Work instructions:
Can you copy out the records verbatim, starting at the line that contains "Answer in <instances>...</instances>." and ending at the line that contains "75L100 81L103 82H111L114", with both of those lines included?
--- Raw records ---
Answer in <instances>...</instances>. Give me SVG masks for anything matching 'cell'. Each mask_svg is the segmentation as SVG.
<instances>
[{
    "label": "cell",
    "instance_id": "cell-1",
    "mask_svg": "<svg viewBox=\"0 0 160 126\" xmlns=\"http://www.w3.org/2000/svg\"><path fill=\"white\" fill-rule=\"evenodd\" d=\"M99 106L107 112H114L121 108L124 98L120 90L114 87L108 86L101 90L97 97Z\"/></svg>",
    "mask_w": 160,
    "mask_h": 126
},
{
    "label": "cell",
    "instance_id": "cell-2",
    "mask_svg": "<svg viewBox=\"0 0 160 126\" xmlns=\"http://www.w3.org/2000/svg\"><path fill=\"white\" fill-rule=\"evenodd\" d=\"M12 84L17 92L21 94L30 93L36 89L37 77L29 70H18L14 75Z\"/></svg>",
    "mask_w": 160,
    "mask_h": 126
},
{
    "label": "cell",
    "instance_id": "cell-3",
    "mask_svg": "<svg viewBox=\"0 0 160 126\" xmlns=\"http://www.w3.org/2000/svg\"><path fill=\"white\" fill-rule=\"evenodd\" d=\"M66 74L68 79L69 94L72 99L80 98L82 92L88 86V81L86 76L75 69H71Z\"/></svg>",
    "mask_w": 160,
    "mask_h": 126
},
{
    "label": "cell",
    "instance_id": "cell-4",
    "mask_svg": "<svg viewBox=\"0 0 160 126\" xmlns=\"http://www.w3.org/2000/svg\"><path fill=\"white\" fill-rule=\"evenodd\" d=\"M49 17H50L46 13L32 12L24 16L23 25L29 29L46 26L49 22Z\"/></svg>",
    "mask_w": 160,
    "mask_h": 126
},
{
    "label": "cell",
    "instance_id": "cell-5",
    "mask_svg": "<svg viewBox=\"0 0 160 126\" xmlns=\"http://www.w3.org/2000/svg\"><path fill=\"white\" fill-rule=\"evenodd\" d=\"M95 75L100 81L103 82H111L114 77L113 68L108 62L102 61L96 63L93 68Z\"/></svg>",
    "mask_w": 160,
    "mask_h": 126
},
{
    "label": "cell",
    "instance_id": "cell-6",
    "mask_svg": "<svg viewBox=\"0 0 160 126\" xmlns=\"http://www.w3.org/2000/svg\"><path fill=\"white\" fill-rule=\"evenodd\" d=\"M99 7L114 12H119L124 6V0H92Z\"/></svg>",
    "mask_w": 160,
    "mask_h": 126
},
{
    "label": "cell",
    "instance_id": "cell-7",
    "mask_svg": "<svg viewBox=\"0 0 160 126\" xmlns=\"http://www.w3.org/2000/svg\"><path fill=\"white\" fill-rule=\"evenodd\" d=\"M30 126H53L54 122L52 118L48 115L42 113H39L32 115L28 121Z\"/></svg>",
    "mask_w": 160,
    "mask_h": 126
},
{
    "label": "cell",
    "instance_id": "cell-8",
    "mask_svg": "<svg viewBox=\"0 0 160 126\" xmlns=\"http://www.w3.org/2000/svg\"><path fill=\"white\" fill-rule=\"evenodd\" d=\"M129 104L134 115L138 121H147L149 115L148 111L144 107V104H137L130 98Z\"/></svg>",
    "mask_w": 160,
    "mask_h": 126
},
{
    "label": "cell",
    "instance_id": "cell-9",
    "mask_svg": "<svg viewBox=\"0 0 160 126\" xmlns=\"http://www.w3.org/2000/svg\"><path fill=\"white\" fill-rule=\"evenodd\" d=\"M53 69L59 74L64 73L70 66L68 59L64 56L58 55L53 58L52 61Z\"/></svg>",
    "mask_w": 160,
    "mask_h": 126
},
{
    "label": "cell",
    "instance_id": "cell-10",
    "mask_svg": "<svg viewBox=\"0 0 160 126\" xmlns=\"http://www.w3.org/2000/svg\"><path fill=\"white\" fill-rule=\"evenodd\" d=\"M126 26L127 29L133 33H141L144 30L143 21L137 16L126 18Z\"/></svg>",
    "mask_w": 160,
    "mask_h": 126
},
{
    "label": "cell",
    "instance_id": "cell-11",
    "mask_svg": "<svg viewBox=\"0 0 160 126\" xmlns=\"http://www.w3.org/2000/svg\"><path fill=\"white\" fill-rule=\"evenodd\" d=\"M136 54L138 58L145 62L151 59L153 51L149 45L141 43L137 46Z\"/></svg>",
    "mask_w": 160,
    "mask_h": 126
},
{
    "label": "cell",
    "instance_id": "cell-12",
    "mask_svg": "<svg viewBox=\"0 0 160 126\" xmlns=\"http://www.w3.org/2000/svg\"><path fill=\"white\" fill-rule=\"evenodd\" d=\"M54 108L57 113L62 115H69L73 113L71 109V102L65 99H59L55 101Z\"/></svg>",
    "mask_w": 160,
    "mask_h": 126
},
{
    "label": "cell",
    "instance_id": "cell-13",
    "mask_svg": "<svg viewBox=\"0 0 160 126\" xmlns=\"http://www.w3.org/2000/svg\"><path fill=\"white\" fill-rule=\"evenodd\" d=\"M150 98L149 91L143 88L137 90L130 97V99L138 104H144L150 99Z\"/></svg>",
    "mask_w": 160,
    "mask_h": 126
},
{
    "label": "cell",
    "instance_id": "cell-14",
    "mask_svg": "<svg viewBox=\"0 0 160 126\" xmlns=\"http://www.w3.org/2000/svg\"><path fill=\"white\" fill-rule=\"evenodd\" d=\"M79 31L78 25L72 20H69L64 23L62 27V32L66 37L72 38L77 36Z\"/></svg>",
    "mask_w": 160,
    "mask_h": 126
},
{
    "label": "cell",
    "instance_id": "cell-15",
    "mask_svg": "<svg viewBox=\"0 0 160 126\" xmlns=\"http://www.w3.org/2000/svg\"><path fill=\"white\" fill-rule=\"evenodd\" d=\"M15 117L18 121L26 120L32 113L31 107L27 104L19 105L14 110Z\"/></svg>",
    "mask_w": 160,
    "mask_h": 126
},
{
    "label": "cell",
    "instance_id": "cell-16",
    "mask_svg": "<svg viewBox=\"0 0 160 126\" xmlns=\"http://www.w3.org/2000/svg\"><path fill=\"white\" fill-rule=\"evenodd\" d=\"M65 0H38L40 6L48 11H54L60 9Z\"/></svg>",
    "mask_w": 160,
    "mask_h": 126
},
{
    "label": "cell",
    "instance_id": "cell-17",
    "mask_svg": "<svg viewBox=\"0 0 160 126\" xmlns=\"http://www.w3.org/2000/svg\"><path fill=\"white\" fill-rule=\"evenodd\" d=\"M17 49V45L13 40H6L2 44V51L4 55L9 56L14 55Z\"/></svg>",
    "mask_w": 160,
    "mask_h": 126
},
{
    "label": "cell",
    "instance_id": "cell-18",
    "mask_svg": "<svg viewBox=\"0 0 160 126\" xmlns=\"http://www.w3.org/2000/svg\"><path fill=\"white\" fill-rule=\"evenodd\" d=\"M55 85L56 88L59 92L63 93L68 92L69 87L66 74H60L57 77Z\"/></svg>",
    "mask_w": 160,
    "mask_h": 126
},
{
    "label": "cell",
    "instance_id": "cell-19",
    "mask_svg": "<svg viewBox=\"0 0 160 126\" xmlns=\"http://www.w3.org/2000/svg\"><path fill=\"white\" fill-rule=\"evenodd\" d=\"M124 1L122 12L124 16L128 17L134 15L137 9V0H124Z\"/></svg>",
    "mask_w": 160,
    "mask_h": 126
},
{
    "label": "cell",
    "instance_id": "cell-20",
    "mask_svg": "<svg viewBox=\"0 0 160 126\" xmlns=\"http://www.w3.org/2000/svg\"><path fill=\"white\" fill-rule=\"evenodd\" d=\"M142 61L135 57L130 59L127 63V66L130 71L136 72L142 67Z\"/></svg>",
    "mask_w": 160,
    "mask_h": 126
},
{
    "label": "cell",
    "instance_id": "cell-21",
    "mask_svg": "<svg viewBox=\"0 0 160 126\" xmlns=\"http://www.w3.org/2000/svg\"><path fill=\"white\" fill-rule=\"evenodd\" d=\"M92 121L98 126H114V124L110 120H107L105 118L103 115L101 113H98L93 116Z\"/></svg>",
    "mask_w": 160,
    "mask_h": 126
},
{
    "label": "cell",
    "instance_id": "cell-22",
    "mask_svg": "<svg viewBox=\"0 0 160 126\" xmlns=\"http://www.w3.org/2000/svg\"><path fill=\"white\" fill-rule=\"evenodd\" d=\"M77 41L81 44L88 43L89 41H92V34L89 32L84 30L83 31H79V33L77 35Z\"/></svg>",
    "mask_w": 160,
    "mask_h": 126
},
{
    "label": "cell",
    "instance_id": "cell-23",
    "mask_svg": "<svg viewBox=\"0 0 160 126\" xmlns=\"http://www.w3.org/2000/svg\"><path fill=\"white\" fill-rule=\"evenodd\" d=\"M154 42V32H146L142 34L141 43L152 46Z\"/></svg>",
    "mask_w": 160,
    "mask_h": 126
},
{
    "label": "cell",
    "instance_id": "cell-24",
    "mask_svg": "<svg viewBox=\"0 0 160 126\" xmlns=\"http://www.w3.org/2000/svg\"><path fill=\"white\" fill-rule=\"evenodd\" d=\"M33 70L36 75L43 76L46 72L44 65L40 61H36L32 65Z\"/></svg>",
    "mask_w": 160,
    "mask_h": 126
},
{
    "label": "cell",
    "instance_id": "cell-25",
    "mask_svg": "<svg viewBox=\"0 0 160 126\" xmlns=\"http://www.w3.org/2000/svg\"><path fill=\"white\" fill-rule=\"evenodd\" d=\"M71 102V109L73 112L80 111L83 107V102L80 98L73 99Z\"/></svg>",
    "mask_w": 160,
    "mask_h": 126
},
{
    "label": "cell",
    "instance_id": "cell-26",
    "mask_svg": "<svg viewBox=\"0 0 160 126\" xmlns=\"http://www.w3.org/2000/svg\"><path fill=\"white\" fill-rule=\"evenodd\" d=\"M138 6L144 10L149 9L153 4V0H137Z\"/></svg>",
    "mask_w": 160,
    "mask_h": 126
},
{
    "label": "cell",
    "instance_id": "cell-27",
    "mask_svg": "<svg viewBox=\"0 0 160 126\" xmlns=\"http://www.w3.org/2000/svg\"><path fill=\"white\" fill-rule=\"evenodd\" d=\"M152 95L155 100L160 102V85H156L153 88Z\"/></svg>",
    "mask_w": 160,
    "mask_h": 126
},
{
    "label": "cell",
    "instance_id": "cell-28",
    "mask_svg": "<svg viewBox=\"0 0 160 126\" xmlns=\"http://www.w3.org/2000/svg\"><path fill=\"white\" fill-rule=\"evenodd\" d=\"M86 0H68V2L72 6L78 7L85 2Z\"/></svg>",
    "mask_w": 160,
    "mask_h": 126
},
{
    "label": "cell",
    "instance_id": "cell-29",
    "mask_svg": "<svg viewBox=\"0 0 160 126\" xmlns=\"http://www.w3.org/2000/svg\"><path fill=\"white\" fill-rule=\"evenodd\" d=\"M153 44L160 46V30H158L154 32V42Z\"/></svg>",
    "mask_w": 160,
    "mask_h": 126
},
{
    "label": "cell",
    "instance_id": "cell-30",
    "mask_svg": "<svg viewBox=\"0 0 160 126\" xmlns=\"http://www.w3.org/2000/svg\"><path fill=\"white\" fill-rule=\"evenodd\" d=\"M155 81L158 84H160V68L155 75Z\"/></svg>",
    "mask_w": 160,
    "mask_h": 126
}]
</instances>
---
--- Raw records ---
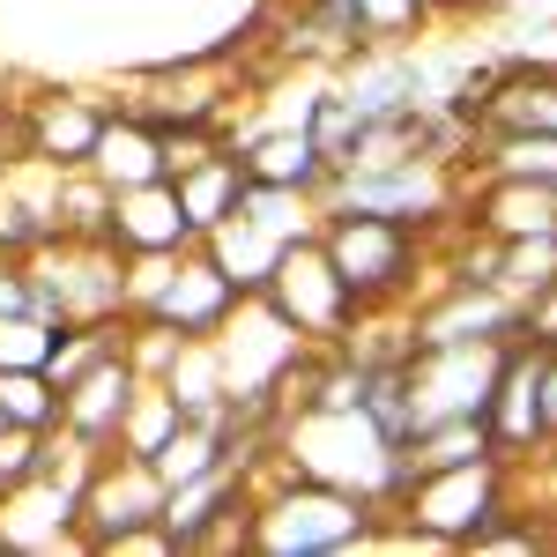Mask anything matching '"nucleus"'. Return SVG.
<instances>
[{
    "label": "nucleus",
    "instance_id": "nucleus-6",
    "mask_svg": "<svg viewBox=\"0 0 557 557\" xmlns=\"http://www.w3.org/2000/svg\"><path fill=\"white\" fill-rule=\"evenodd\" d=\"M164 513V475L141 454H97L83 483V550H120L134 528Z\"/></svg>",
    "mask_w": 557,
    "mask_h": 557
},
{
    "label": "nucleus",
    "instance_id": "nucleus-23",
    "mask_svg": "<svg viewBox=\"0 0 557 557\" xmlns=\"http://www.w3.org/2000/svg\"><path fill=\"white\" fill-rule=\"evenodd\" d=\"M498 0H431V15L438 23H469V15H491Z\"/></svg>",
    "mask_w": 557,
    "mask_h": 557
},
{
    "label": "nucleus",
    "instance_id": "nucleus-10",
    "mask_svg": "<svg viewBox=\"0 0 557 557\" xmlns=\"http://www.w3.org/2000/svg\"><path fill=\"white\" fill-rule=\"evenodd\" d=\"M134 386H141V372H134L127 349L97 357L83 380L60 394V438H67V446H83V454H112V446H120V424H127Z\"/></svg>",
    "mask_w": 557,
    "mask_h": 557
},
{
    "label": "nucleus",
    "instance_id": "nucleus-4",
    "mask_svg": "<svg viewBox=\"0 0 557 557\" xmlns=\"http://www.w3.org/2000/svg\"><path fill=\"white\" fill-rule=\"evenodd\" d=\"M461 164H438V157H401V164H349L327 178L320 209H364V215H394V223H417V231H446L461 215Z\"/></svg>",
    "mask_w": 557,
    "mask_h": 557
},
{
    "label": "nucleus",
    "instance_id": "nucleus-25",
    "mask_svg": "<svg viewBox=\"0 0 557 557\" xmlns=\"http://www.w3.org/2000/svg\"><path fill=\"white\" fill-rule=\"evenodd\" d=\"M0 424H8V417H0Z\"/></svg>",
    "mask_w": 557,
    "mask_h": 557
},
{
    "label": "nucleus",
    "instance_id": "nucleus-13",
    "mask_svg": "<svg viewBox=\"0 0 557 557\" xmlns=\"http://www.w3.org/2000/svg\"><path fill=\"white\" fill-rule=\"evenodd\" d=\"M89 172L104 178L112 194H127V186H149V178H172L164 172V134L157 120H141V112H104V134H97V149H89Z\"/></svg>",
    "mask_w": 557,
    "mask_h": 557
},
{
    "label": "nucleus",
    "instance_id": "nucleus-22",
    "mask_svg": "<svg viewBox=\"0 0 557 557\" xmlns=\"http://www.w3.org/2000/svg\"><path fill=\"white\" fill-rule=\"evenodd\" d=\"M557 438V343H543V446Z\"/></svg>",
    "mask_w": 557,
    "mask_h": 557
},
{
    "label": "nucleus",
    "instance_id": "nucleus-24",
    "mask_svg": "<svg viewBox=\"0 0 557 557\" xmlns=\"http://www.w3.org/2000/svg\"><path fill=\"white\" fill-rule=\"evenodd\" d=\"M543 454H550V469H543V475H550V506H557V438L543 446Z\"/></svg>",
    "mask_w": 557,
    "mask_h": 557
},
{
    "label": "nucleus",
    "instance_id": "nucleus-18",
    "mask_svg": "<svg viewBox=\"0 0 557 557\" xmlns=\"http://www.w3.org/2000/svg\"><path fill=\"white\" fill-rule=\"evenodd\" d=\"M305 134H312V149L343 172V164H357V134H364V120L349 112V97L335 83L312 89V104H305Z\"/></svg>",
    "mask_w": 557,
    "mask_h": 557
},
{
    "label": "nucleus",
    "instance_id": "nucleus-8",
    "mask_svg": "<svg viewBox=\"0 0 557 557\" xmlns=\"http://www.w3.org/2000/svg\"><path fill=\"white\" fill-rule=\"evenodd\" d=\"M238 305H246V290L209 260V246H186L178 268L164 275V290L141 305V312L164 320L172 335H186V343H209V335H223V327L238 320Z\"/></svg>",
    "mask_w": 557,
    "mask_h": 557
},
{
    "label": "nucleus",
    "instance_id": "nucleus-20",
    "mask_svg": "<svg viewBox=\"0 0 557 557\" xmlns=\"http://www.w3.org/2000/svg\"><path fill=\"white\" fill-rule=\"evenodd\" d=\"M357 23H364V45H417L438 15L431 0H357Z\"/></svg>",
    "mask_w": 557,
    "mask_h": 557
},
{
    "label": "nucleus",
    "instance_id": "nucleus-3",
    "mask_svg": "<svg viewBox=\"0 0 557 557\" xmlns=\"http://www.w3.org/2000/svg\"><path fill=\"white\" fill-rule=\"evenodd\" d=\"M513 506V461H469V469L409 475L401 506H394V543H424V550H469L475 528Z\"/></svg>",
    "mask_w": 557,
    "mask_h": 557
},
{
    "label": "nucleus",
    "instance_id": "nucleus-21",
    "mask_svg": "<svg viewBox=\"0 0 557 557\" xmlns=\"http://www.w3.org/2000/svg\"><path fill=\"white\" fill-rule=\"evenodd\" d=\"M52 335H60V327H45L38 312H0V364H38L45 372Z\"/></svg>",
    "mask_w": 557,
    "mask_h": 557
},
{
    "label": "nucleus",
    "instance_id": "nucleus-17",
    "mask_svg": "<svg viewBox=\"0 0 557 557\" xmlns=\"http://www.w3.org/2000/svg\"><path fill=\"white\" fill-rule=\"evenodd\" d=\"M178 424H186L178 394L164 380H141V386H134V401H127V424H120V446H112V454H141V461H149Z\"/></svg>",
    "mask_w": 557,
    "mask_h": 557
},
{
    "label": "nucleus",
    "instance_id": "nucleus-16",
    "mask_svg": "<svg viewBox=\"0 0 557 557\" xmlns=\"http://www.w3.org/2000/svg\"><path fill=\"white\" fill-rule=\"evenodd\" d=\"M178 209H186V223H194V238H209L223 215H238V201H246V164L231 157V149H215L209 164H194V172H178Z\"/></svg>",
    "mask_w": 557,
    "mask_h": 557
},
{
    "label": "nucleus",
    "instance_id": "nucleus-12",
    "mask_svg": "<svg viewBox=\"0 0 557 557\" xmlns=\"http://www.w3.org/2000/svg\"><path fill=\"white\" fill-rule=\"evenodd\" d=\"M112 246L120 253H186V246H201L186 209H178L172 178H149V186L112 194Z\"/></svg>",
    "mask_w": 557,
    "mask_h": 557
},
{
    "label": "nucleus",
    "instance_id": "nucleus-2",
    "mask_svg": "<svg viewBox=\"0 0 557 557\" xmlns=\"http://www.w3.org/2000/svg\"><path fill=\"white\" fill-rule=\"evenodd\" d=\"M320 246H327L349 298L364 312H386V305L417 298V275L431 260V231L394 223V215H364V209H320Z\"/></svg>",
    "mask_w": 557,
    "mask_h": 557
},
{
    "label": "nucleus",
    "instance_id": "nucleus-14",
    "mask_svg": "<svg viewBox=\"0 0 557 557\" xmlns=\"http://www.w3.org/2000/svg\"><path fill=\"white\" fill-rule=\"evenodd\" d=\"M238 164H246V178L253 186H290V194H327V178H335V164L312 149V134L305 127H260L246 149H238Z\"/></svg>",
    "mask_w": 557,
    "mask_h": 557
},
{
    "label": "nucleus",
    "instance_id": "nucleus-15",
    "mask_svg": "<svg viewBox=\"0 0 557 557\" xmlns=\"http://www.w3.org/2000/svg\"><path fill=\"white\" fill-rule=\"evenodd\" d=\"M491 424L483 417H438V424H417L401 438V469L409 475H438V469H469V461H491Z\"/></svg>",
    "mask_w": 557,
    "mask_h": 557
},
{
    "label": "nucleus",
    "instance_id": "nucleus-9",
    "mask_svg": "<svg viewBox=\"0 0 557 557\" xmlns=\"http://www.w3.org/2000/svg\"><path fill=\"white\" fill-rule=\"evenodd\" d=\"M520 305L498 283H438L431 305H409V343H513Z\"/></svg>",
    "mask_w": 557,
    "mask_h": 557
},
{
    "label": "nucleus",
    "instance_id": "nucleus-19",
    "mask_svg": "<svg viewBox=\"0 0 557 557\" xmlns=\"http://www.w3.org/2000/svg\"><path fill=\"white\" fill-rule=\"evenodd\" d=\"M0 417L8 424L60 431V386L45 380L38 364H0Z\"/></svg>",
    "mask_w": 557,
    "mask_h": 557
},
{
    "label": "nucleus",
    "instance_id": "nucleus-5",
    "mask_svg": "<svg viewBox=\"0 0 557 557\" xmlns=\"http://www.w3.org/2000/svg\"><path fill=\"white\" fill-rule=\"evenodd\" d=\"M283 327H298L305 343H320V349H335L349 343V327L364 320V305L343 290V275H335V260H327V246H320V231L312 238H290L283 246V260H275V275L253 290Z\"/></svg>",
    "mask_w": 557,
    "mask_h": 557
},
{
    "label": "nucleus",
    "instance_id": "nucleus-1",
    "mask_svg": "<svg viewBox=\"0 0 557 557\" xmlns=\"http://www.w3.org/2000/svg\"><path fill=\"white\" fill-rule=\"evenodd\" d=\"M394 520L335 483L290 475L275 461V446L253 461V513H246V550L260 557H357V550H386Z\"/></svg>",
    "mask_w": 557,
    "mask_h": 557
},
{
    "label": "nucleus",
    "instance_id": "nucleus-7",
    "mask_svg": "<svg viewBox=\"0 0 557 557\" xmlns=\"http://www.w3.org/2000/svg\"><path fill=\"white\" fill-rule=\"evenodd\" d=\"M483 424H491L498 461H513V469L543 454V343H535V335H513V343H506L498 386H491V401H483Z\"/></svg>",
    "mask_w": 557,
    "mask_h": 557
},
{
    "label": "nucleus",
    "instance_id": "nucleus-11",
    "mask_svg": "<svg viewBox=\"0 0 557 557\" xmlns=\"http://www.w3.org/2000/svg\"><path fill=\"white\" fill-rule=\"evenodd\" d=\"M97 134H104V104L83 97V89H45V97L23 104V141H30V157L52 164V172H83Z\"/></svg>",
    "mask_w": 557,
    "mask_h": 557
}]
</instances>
---
Finished exercise:
Answer in <instances>...</instances>. Give me SVG masks for anything matching 'cell'. Each mask_svg is the segmentation as SVG.
<instances>
[{
    "label": "cell",
    "instance_id": "cell-1",
    "mask_svg": "<svg viewBox=\"0 0 160 126\" xmlns=\"http://www.w3.org/2000/svg\"><path fill=\"white\" fill-rule=\"evenodd\" d=\"M99 106L107 112H114L121 108L124 98L120 90L114 87L108 86L101 90L97 97Z\"/></svg>",
    "mask_w": 160,
    "mask_h": 126
},
{
    "label": "cell",
    "instance_id": "cell-2",
    "mask_svg": "<svg viewBox=\"0 0 160 126\" xmlns=\"http://www.w3.org/2000/svg\"><path fill=\"white\" fill-rule=\"evenodd\" d=\"M12 84L17 92L21 94L30 93L36 89L37 77L29 70H18L14 75Z\"/></svg>",
    "mask_w": 160,
    "mask_h": 126
},
{
    "label": "cell",
    "instance_id": "cell-3",
    "mask_svg": "<svg viewBox=\"0 0 160 126\" xmlns=\"http://www.w3.org/2000/svg\"><path fill=\"white\" fill-rule=\"evenodd\" d=\"M66 74L68 79L69 94L72 99L80 98L82 92L88 86V81L86 76L75 69H71Z\"/></svg>",
    "mask_w": 160,
    "mask_h": 126
},
{
    "label": "cell",
    "instance_id": "cell-4",
    "mask_svg": "<svg viewBox=\"0 0 160 126\" xmlns=\"http://www.w3.org/2000/svg\"><path fill=\"white\" fill-rule=\"evenodd\" d=\"M49 17H50L46 13L32 12L24 16L23 25L29 29L46 26L49 22Z\"/></svg>",
    "mask_w": 160,
    "mask_h": 126
},
{
    "label": "cell",
    "instance_id": "cell-5",
    "mask_svg": "<svg viewBox=\"0 0 160 126\" xmlns=\"http://www.w3.org/2000/svg\"><path fill=\"white\" fill-rule=\"evenodd\" d=\"M95 75L100 81L103 82H111L114 77L113 68L108 62L102 61L96 63L93 68Z\"/></svg>",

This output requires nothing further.